The fresco murals painted by Diego Rivera‘s disciples on the walls of the Abelardo Rodriguez Market in Mexico City are a historic art treasure at risk. Most on the first floor are deteriorating, peeling, fading, etched by attempts of graffiti at knife point, hidden by stalls, storage areas and obscured by dust. Yet, they are a must-see.
The disciples of Rivera came to Mexico City to learn from the master. Many were political idealists from the United States like Pablo O’Higgins who later became a Mexican citizen, the Greenwood Sisters — Marion and Grace, and Isamu Noguchi.
The murals are a backdrop to a bustling city market where vendors sell mostly everything from fresh fruit and vegetables, poultry, dairy products and household goods. There are comedors and juice stalls.

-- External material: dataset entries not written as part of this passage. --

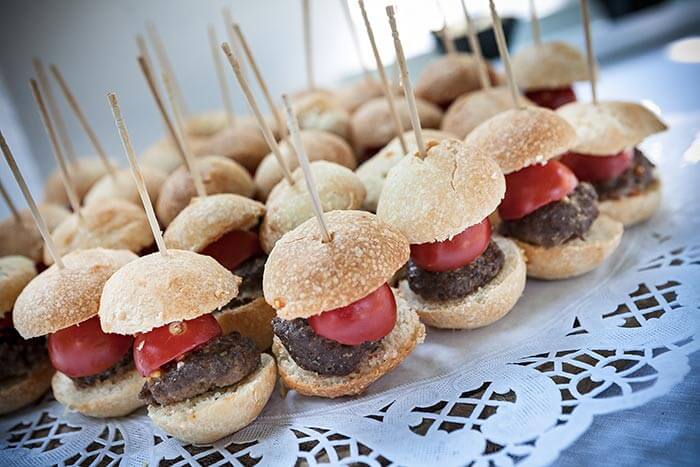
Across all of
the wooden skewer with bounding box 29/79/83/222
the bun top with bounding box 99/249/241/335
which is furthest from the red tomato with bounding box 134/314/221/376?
the wooden skewer with bounding box 29/79/83/222

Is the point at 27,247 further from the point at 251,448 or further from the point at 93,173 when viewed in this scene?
the point at 251,448

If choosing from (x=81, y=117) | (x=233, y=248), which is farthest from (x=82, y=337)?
(x=81, y=117)

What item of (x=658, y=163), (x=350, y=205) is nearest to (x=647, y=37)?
(x=658, y=163)

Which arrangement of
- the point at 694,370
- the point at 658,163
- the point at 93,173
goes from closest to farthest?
the point at 694,370
the point at 658,163
the point at 93,173

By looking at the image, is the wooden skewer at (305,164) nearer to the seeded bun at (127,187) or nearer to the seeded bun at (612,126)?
the seeded bun at (612,126)

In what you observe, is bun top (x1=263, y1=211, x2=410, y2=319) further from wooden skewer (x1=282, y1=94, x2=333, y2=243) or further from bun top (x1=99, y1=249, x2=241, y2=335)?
bun top (x1=99, y1=249, x2=241, y2=335)

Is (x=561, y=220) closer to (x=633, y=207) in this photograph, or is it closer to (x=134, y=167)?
(x=633, y=207)
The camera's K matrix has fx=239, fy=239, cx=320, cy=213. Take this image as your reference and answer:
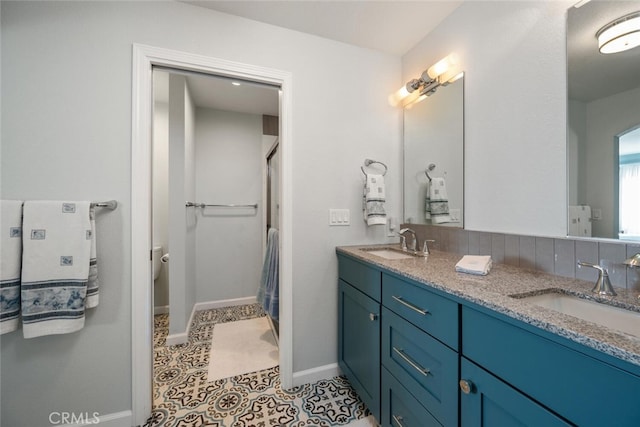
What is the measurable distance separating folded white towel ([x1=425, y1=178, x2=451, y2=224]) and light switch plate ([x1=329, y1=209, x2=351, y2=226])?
587mm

Pull up a seat.
Be greeted by giggling pre-teen girls who are on vacation this week from school and are tasked with babysitting while their parents tend the stalls. Yes, they are on Facebook. And, yes, I shared this photo with them.
Pull up a seat to order a chicken taco or hot pozole. Most barely notice, if at all, the frescos that were painted in 1936. This was a time of political discontent, growing fascism, and the crisis of a worldwide economic depression.
Then as now, Mexico City was an international hub for artistic expression and the Big Three — Rivera, Siqueiros and Orozco attracted young artists who wanted to take part in the Mexican Muralist Movement, born from a strong tradition in the graphic arts and especially the work of Jose Guadalupe Posada.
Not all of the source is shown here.